Desperate for fertilizer and other aid to combat food shortages, observers wonder if this is the beginning of a sustained government-to-government dialogue.
Reunions for families separated during the 1950-53 Korean War are also expected to be discussed at the talks, scheduled for Saturday.
Given the long and fickle history of inter-Korean dialogue, South Koreans are cautiously optimistic. But even if this meeting flops, the two sides may already be talking.
Since the early 1970s, the two Koreas have readily found the time and place to hold secret meetings when needed - often with positive results.
They "definitely [have an ongoing secret dialogue] about everything ... trade, the food crisis, summit talks," says a reporter for Mahl, a progressive South Korean magazine. And "the channel is always open," he believes.
Historically, secret contacts have preceded many public breakthroughs in inter-Korean relations. As the United States began rapprochement with China in 1971, both North and South Korea became worried about becoming pawns. So they took the initiative in settling their differences and began secret meetings.
Shortly after visits between top officials and the installation of direct government-to-government phone lines, they surprised the world with a joint statement agreeing to peaceful unification in principle. A few months later, public inter-Korean talks opened between Red Cross representatives of the two sides.
Secret envoys also met regularly before the 1985 reunions of separated families and the landmark 1992 agreements on "reconciliation, nonaggression and cooperation, and de-nuclearization."
"Progress has only been made when it was done at the top and in secret," says Don Oberdorfer, author of a new book on inter-Korean relations and a veteran newspaper correspondent. The 1972 secret discussions led to the "first real crack in the cold-war wall," he says.
Laying groundwork for progress
Secret meetings are more easily arranged, and promote an atmosphere in which the two sides can speak more frankly, gauging what the other wants before starting official talks. Figuring out what the North Koreans have in mind is apparently a fine art.
"There are many Korean politicians who study game and negotiation theory all targeted toward a better understanding of North Korea," says Kim Dang, a reporter at Sisa Journal, a newsweekly.
Official "four party" peace talks last month in Geneva were a case study in the Koreas' tendency to informality.
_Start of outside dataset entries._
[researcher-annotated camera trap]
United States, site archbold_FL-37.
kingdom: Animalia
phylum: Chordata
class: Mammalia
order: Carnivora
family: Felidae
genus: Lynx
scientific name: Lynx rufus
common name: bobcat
Diplomats spent only five or six hours in plenary sessions during a week of talks. But during breaks and meals, chatting was endless, says a US diplomat who was there.
One North Korean impetus for unofficial contacts is to avoid recognizing South Korea's legitimacy. Often, the Red Cross has served as a cover for official contacts between the two governments, say historians. In the 1970s, North Korean Red Cross delegates were actually Workers' Party officials. South Korea's delegates were from its intelligence agency.
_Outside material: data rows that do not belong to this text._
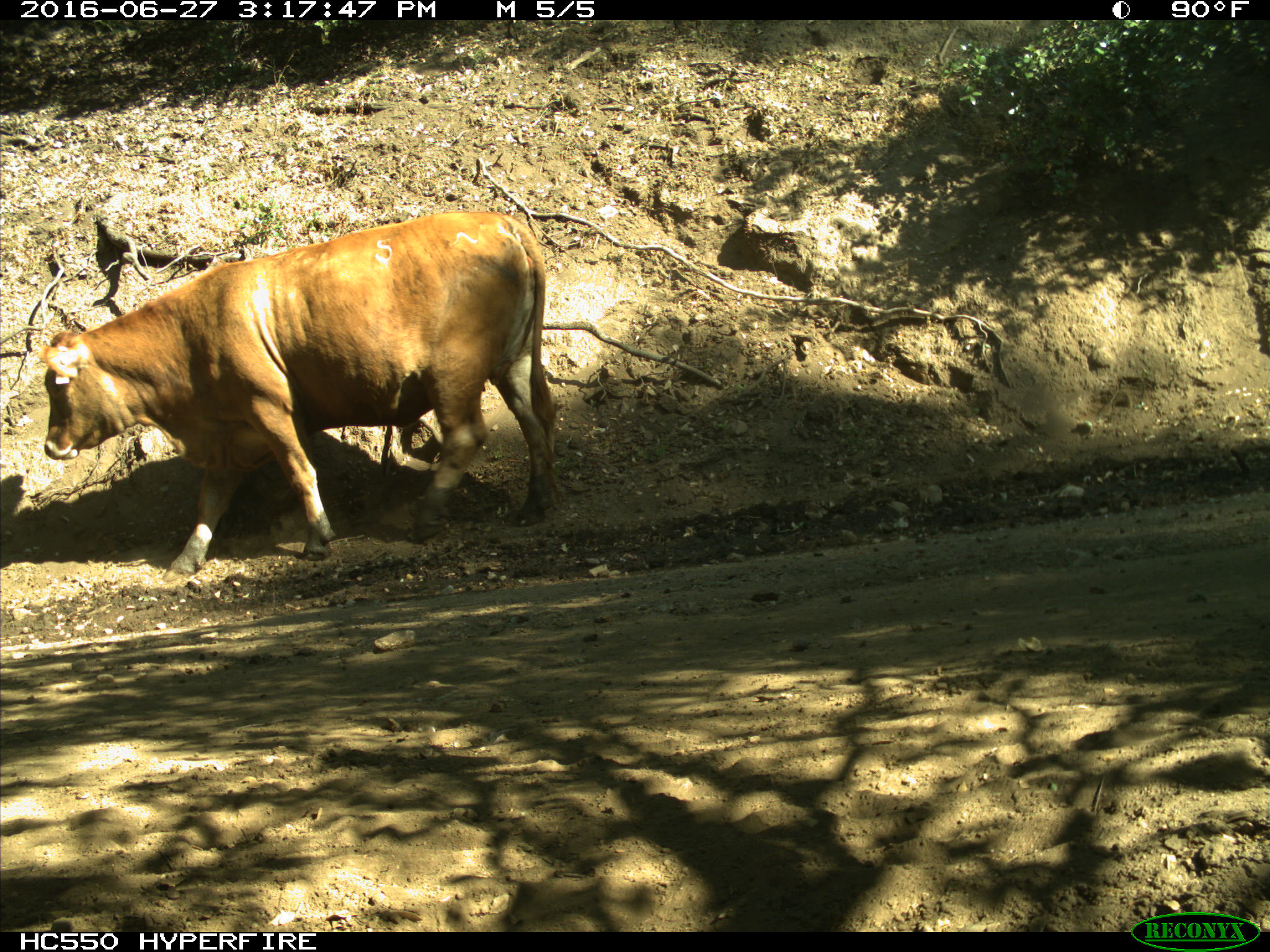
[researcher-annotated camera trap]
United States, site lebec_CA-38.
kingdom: Animalia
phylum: Chordata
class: Mammalia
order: Artiodactyla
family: Bovidae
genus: Bos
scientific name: Bos taurus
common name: domestic cow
Bos taurus (domestic cow).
Today, South Korea's Red Cross insists it is an independent organization. But a Western diplomat says the Red Cross is still "semiofficial" and that "lots of nuts-and-bolts negotiations are done by [Ministry of] Unification officials wearing Red Cross hats."
Lee Dong-bok, a lawmaker involved in North-South issues, says secret talks are not productive and that the South should hold out for recognition from North Korea. "Sooner or later North Korea will change," he says. "We've seen an enormous amount of pressure building up on the North Korean leadership.... They can't make themselves an exception from the rest of the former communist world."
Agents at work
Present-day secret contacts may be facilitated by South Korean agents under various covers. "Black Venus," code name for an agent named Park Chae-suh who posed as an advertising executive, had his cover blown last month.
But Mr. Park's story is not one of national reconciliation. He and others helped presidential candidates in last December's election contact North Korea with offers of money if the North would help damage their political opponents. The scandal has occupied headlines for weeks since documents from South Korea's spy agency were leaked to the press.
That South Korean politicians would use North Korea as a political tool is old hat - red baiting here is as old as the Korean War. Newly elected President Kim Dae-jung was often painted as a communist by the ex-ruling party during past elections. Now that the lifetime oppositionist is finally in power, he is shining light on the domestic operations of the Agency for National Security Planning (NSP).
The investigations and shakeup aim to turn the NSP away from domestic operations and toward North Korea and international economic espionage.